Greetings from Singapore !

Hi guys ! I've been admiring all your wonderful works for quite sometime now and have been greatly inspired by them ! Here are my little 30cm x 30cm x 35 cm tanks. One is a low-tech non-CO2 tank while the other has pressurised CO2. Hope you guys enjoy it and would love to read your constructive comments if you guys have any.


----------



## Pinto (Mar 22, 2008)

Your tank looks awesome!!
Even though its a 1FT tank, it looks bigger.
Nice pics of your shrimps.


----------



## Ultimbow (Sep 10, 2005)

Love both nice work!!!!

What kind of lamp and brand are those? I am looking for one like that.

Again nice job!


----------



## raindeepak4u (Aug 28, 2008)

Nice looking tank.


----------



## kimcadmus (Nov 23, 2008)

Great looking tanks! Those shrimp look very happy. I'm interested in learning more about your low tech tank. Looks like mosses and ferns.


----------



## vwsj84 (Jan 30, 2009)

Ultimbow said:


> Love both nice work!!!!
> 
> What kind of lamp and brand are those? I am looking for one like that.
> 
> Again nice job!


Not too sure about the brand...seems like its a generic brand... got it from a local aquarium shop here in Singapore. By default it uses 2 x 9w PL light tubes. For the tank that has pressurised CO2, I have upgraded it to 2 x 13w.


----------



## vwsj84 (Jan 30, 2009)

kimcadmus said:


> Great looking tanks! Those shrimp look very happy. I'm interested in learning more about your low tech tank. Looks like mosses and ferns.


Well... the low tech tank was set up since June 2008. It has recently gone through a major trimming. Plants in the tank are as follows :

- Java ferns ( Left background, leaves can be seen in the middle ) - I'm not too good with scientific names and specific species so i am not sure exactly what kind... just purchased one readily available at the local aquarium shop

- Normal Nana ( Right background )
- Nana petite ( Right foreground )
- Flame moss (Right midground )
- Taiwan moss + Christmas moss + Spiky moss ( I think ? ) (Left wall)
- Weeping moss + Spiky moss ( Front middle foreground )

Sad to say there is hair algae growing within some of the moss bundles and I can't seem to get the hair algae out.

*will update with a full tank shot of only the low tech tank later !*


----------



## cibserg (Apr 22, 2008)

The tanks are awesome. 
Please tell us what fertilisation, substrate are you using for the high tech one.
Thank you.


----------



## GlitcH (Aug 21, 2006)

You've got two very nice little tanks there, my fav is the one on the right.
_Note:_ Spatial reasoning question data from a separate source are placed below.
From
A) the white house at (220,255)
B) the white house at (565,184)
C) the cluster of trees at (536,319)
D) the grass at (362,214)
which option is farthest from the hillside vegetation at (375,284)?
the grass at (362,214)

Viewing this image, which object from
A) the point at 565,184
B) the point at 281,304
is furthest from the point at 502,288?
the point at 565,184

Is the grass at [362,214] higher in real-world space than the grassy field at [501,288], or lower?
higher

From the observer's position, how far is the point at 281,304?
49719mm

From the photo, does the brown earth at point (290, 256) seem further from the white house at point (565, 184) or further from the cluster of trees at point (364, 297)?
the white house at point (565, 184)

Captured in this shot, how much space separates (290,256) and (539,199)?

Is the gravel slopped up on the left side or is the HC just not rooting well on that side?
Anyway, thanks for the photos Vdub!

Hey just a thought on the hair algae, you may want to try double dosing with Flourish Excel. It has worked for me.


----------



## defdac (May 10, 2004)

So clean and beautiful. Great work!


----------



## gsparsan (Jan 9, 2009)

2 very nice tanks. They look much bigger than they are.


----------



## gravy9 (Aug 28, 2008)

Beautiful tanks and healthy shrimp. Excellent job.


----------



## vwsj84 (Jan 30, 2009)

Thanks for all the nice comments guys ! Really appreciate them ! 

Anyway... am in the process of doing some minor rescaping of the tank on the right. 
Just to answer some of your questions...
The HC on the left is rooted on a lava rock.
I am using GEX soil... not sure if they are available in the states... think its from japan if i am not wrong. For fertilisation i am using Wonder-gro macro and micro liquids... dosing is based on EI method. This is for the high-tech tank. 
For the low-tech tank... i dose excel once a week.


----------



## kimcadmus (Nov 23, 2008)

thanks for the low tech outline. Would love to see the closeups you mentioned.

Great tanks,


----------